For the Vatican, "it has always been held that in China there are not two churches, a 'patriotic church' and a 'faithful church,' " he said. The church in China is one and it has been the faith of the people that has saved it from schism, he added.

The cardinal, whose congregation is responsible for accompanying the church in China, said the Vatican has spent decades trying to foster reconciliation between two Catholic communities. Those that have refused to register with the government and refused to follow government-appointed bishops commonly are referred to as the underground church.
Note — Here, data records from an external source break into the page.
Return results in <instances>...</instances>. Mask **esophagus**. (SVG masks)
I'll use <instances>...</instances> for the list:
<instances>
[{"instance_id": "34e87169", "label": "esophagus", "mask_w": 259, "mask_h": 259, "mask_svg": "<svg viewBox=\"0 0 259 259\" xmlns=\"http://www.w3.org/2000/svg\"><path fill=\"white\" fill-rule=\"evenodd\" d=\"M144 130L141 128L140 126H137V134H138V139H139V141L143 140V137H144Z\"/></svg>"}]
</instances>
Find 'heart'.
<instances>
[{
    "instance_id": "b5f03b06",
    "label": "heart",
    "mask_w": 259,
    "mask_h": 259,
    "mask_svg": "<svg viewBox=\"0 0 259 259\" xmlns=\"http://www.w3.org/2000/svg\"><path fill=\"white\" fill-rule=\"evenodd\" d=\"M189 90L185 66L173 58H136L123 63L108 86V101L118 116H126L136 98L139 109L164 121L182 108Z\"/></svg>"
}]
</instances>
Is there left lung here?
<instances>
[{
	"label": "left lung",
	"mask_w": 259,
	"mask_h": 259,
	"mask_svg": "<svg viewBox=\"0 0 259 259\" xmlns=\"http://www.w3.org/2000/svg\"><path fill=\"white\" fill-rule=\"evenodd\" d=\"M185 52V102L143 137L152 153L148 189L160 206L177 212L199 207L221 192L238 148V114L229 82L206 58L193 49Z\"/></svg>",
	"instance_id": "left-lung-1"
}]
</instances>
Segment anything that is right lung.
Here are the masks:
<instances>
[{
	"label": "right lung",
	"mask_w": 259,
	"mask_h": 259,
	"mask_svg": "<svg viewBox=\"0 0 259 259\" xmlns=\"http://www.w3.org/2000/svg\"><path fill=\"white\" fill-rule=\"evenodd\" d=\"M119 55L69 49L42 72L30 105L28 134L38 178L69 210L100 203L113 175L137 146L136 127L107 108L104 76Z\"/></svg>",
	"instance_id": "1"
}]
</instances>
Many communities, though, have bishops who were elected locally but who pledged their unity with and fidelity to the pope, which in effect meant they were recognized by both the government and the Vatican.

The issue, Filoni said in a lengthy interview published by the Vatican newspaper Feb. 3, "is not about the 'underground' surrendering to the 'official' or to the civil authorities, regardless of the appearance, nor of a victory over the non-official community."

In September, the Vatican and China signed a provisional agreement over the appointment of bishops. The agreement allowed, for the first time in decades, for all of the Catholic bishops in China to be in full communion with the pope. The pope received into full communion seven bishops who had been ordained with government approval, but not the Vatican's consent.

The pope also asked all bishops in China "to renew their total adherence to Christ and to the church" and reminded them that, "as members of the Chinese people, they are obliged to show respect and loyalty to the civil authorities."